When the reverend was arrested, the rabbi and pastor collected signatures for a petition demanding to free him. The reverend thanked the Jews from the Lipno synagogue for the help of the rabbi. In nearby Lipno, the Bolsheviks killed a few local landowners including the Jews: Bauman, Szampan and Wrona. In Lipno they tried a Jew from Opatów in the Tribunal. He was released only after being totally robbed. After the withdrawal of the Bolshevik Army, the Polish Army began to rob Jewish shops, but was redressed by the reverend. Soon afterwards, the Army of Poznań was plundered. Then the Citizens' Committee, as a sign of protest resigned. Two soldiers were arrested, however the rest of them threatened to strafe the city, if they had not been freed.  Emotions ebbed after the detained were released, and after commonly expressed opinions that the Jews in Lipno behaved towards the Bolsheviks properly, and the rumors about shooting to Polish officers, and preparing 2,000 flowers in Włocławek to welcome the Bolsheviks were proven to be false.

Next wave of anti-Semitism took place in a second half of the 30s. Its beginning was a consequence of the Convention of the District Council of the Warsaw Province of the National Party on 26th April 1936.  Local organizations of the National Party were ordered to cause disturbances at the 1st May Parades, which were organized together with the Jews, and exacerbate antisemitic policies towards the local Jewish community, and to appeal to racial hatred. In May 1936 in the entire district the escalation of activities against the Jews took place, e.g. in Lipno two firecrackers were thrown nearby Jewish flats, and a window was broken. In June a Jew was beaten in the district, and a window was broken. Reasons for this hatred were mainly due of economic reasons.

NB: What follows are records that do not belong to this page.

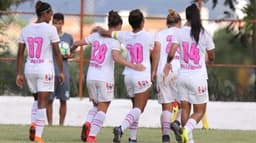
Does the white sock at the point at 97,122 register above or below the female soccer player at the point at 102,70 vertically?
below

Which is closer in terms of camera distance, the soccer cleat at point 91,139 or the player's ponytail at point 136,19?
the player's ponytail at point 136,19

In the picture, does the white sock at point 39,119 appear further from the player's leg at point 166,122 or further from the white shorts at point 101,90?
the player's leg at point 166,122

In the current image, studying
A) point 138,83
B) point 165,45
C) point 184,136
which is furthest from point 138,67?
point 184,136

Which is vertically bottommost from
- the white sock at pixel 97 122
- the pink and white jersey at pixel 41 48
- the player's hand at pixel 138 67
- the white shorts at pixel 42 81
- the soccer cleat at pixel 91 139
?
the soccer cleat at pixel 91 139

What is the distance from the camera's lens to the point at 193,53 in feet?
43.7

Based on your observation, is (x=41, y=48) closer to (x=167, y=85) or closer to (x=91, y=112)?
(x=91, y=112)

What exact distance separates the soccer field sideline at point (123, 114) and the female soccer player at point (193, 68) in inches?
284

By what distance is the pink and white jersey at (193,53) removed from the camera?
13.2m

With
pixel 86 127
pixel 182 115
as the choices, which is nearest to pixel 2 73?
pixel 86 127

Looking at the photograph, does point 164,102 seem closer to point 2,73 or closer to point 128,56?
point 128,56

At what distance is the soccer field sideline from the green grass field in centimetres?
236

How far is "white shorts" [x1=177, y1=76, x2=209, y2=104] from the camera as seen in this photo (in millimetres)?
13133

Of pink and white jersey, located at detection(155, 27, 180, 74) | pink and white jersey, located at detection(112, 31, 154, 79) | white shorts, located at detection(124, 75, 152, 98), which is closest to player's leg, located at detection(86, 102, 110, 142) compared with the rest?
white shorts, located at detection(124, 75, 152, 98)

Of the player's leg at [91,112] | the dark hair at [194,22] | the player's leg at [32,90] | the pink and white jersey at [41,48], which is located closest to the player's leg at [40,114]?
the player's leg at [32,90]
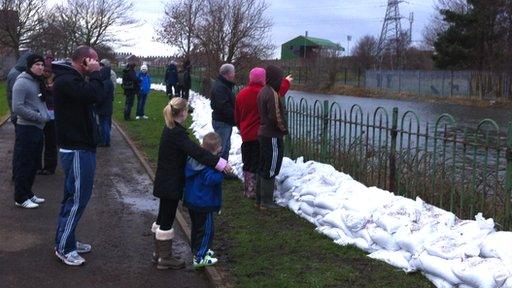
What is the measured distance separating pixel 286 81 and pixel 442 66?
46.0 metres

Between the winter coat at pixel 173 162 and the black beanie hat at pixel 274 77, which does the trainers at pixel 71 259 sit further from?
the black beanie hat at pixel 274 77

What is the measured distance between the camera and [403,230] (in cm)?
561

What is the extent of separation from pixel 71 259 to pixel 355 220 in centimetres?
269

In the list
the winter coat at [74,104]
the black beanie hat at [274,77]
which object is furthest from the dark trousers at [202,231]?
the black beanie hat at [274,77]

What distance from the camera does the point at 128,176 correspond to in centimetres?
977

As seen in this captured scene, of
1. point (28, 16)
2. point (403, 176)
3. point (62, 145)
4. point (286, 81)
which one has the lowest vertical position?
point (403, 176)

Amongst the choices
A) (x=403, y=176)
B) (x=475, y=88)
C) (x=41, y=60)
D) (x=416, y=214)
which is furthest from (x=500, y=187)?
(x=475, y=88)

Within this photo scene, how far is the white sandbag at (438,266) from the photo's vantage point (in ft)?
15.8

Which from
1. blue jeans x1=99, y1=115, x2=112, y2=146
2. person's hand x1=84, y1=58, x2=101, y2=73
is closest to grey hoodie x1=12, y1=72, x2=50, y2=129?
person's hand x1=84, y1=58, x2=101, y2=73

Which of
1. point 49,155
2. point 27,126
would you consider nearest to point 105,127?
point 49,155

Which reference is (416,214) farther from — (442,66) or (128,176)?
(442,66)

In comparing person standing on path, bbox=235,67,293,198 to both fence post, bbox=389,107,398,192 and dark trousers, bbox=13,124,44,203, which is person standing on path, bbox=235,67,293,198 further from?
dark trousers, bbox=13,124,44,203

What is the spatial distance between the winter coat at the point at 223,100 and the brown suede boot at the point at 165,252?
3.51 metres

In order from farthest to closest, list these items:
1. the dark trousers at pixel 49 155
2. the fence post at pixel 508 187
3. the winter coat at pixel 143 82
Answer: the winter coat at pixel 143 82 → the dark trousers at pixel 49 155 → the fence post at pixel 508 187
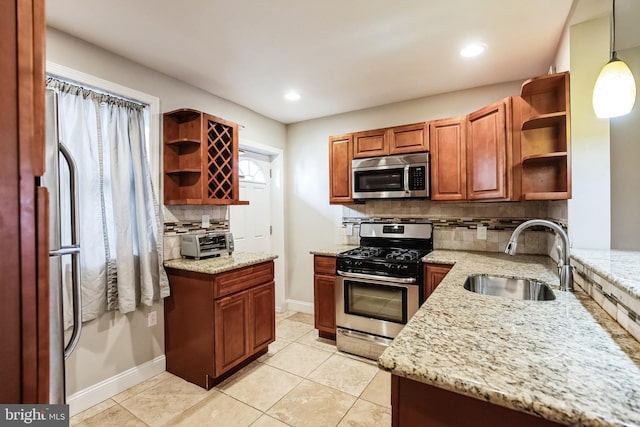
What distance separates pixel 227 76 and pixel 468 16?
1.86 meters

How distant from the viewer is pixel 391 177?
2.91 m

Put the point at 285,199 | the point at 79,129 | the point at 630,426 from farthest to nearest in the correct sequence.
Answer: the point at 285,199 < the point at 79,129 < the point at 630,426

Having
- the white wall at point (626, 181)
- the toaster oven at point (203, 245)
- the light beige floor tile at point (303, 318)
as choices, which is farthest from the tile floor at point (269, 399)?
the white wall at point (626, 181)

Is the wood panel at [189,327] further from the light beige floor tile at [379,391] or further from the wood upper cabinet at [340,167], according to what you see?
the wood upper cabinet at [340,167]

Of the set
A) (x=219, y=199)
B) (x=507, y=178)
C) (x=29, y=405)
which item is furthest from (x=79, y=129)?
(x=507, y=178)

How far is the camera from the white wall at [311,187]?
340cm

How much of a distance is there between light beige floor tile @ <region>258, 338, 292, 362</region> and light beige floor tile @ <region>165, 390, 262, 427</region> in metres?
0.60

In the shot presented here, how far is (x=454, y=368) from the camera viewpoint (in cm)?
77

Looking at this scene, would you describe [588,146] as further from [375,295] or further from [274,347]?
[274,347]

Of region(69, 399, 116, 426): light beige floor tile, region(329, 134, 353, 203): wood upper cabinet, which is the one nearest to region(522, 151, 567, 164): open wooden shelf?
region(329, 134, 353, 203): wood upper cabinet

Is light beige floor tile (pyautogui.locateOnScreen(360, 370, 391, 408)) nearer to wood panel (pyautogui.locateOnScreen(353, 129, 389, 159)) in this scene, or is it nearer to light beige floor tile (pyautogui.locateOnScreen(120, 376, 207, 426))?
light beige floor tile (pyautogui.locateOnScreen(120, 376, 207, 426))

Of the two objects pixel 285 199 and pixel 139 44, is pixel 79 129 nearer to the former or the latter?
pixel 139 44

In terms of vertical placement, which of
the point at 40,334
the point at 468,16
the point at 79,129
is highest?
the point at 468,16

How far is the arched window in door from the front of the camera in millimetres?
3490
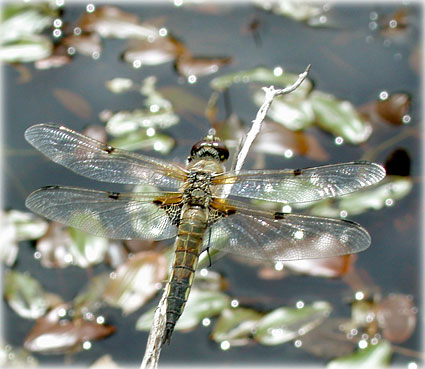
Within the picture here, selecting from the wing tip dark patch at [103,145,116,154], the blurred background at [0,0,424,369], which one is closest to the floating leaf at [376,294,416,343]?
the blurred background at [0,0,424,369]

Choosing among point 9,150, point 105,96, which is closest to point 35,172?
point 9,150

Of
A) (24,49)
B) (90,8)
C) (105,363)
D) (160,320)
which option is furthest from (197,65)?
(160,320)

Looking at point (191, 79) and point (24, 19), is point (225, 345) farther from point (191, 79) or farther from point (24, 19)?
point (24, 19)

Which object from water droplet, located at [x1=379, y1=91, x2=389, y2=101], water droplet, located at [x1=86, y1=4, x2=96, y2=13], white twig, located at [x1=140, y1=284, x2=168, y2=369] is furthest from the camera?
water droplet, located at [x1=86, y1=4, x2=96, y2=13]

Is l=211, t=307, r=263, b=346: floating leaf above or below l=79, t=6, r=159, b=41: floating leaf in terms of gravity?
below

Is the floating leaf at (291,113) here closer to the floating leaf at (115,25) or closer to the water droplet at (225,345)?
the floating leaf at (115,25)

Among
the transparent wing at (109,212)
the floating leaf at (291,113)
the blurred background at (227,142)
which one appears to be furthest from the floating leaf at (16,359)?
the floating leaf at (291,113)

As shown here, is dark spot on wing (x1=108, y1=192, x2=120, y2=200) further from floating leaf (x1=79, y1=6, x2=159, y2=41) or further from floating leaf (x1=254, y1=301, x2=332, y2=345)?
floating leaf (x1=79, y1=6, x2=159, y2=41)
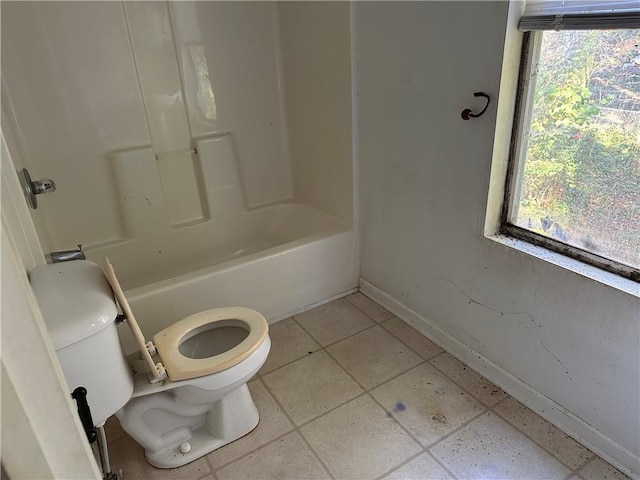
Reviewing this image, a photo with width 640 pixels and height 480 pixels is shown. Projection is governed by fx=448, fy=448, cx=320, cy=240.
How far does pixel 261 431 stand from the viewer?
5.26ft

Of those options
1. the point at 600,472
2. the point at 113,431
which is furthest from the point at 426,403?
the point at 113,431

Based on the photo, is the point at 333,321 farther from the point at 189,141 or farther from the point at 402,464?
the point at 189,141

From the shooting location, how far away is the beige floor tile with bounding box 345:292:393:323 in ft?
7.24

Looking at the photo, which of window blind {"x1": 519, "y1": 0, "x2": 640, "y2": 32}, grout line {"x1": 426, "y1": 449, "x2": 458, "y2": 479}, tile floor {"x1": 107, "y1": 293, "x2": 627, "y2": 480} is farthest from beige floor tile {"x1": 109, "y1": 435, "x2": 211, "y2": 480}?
window blind {"x1": 519, "y1": 0, "x2": 640, "y2": 32}

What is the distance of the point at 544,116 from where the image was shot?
1.41m

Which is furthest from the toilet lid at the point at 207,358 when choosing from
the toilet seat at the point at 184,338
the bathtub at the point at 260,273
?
the bathtub at the point at 260,273

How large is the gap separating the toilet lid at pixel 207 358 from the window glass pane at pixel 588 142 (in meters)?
1.04

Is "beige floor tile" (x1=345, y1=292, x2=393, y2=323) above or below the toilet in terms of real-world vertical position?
below

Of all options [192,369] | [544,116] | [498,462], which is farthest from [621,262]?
[192,369]

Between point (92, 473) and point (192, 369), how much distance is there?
0.66 meters

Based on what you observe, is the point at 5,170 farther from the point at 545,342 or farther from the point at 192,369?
the point at 545,342

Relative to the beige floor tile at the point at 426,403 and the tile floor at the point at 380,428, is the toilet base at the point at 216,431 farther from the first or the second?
the beige floor tile at the point at 426,403

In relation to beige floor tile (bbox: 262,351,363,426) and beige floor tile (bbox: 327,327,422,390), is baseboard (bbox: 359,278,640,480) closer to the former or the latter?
beige floor tile (bbox: 327,327,422,390)

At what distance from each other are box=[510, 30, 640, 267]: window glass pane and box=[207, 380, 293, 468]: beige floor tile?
1143mm
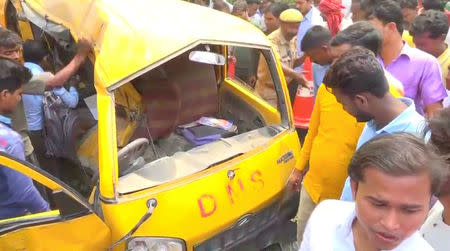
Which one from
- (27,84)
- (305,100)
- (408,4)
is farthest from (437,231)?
(408,4)

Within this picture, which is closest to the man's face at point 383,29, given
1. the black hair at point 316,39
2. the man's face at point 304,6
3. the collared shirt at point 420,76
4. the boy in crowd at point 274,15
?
the collared shirt at point 420,76

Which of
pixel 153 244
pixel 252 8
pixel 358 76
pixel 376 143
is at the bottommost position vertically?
pixel 252 8

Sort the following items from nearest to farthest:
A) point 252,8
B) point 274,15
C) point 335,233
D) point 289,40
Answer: point 335,233
point 289,40
point 274,15
point 252,8

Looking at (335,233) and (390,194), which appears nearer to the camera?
(390,194)

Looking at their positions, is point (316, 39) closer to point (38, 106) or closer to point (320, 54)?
point (320, 54)

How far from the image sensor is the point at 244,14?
696cm

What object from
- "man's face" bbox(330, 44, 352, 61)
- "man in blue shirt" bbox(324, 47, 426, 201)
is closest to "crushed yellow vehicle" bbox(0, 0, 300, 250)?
"man's face" bbox(330, 44, 352, 61)

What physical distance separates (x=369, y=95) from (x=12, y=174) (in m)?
1.73

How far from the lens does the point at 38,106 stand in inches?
146

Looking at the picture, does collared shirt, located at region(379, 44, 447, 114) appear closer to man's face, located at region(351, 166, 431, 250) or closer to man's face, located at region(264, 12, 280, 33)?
man's face, located at region(351, 166, 431, 250)

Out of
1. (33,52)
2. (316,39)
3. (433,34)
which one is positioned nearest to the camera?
(316,39)

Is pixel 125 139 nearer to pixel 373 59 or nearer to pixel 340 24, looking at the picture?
pixel 373 59

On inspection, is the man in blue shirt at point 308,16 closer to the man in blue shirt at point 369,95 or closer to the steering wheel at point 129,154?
the steering wheel at point 129,154

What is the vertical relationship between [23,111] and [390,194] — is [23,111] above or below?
below
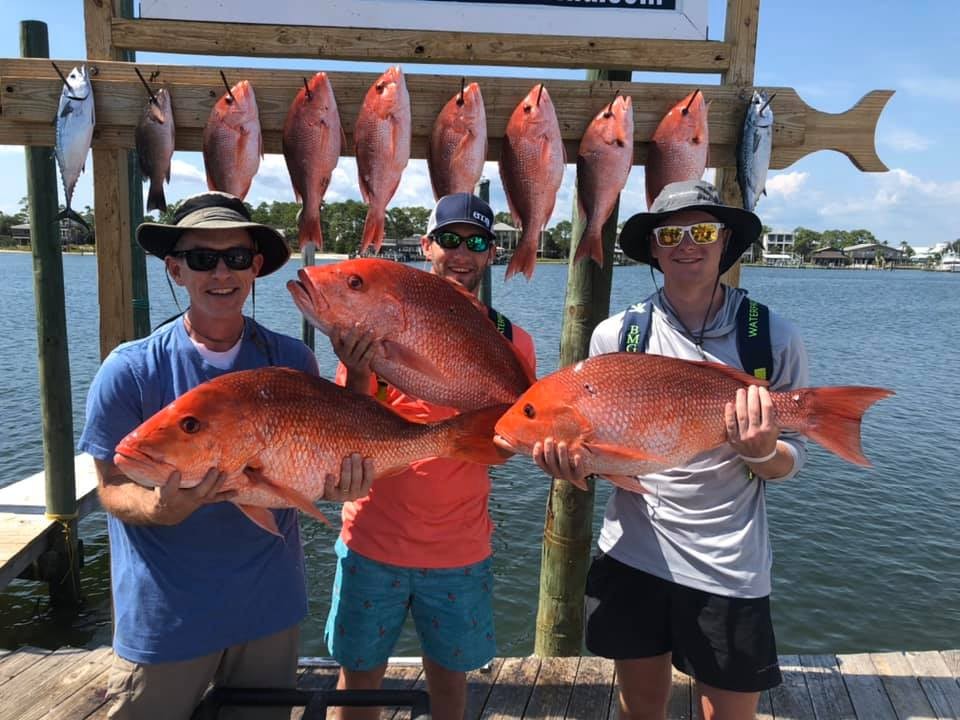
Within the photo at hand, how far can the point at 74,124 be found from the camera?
2.68 metres

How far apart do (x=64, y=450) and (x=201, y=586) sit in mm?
5302

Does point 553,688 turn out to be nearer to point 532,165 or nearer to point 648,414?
point 648,414

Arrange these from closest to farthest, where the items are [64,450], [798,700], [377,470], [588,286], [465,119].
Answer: [377,470] < [465,119] < [798,700] < [588,286] < [64,450]

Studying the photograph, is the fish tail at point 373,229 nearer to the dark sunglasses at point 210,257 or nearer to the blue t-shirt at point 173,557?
the dark sunglasses at point 210,257

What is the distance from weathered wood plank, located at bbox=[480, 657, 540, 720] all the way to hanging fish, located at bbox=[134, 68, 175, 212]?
2.94 meters

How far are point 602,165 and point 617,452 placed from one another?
132 cm

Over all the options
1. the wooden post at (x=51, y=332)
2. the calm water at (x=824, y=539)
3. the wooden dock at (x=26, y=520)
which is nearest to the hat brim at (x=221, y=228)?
the wooden post at (x=51, y=332)

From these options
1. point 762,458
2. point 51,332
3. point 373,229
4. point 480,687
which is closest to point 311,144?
point 373,229

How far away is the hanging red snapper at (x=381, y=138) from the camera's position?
268 cm

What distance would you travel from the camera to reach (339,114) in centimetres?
283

The extermination of the Jewish community in Lipno took place at the end of 1939.  In December 1939 there were 2,979 Jews and in the following year there were only 9 (they were transported on the 27th of February 1941 to the concentration camp in Tczewo, from where they were sent to the General Government). The Germans on the 14th of September 1939 closed the prayer halls and by the end of October they burnt down a synagogue, demolished Jewish houses by Dekert Square, destroyed a cemetery, and used macevahs to lay down a pavement.   Taxes were imposed on Jews as well as compulsory work. On the 2nd of October, the outbreak of war was justified as the reason for these actions towards the Jews. On the 23rd of September 1939 mass persecution and murders began. The town pastor helped the distraught rabbi.  Thanks to his intercession the rabbi was freed from an arrest. For a short time the Germans allowed the rabbi to officiate prayers. Bodies of those killed were buried in forests near Karnkowo.

On the 6th of October those Jews who had been deported from Lubicz and Dobrzyń by the Drwęca River came to Lipno. On the 10th of October on the square next to the city hall a „performance” was organized in which mainly elderly Jews were forced to participate. Such “amusements“ were organized on the 23rd of October 1939 to ridicule the Jews. On the following day a group of men aged 18-50 were thrown out from the city and deprived of warm clothes and shoes. The Jews who stayed in the city were ordered to bring 400 pairs of new shoes to the Germans during the next three days. The self-appointed „Judenrat,” consisted of three people. During the collection, members of the “Judenrat” used their position to their own advantage. In the end the Jews who stayed in Lipno were displaced to Włocławek between the 1st and the 21st of December 1939. Others were displaced to the western part of the General Government.

In March 1940 displaced Jews stayed in Grojec, Legionów, Mińsk Mazowiecki, Wiskitki (a large group) and Płońsk. In the Warsaw Ghetto in August 1940 there were 300 Jews from Lipno.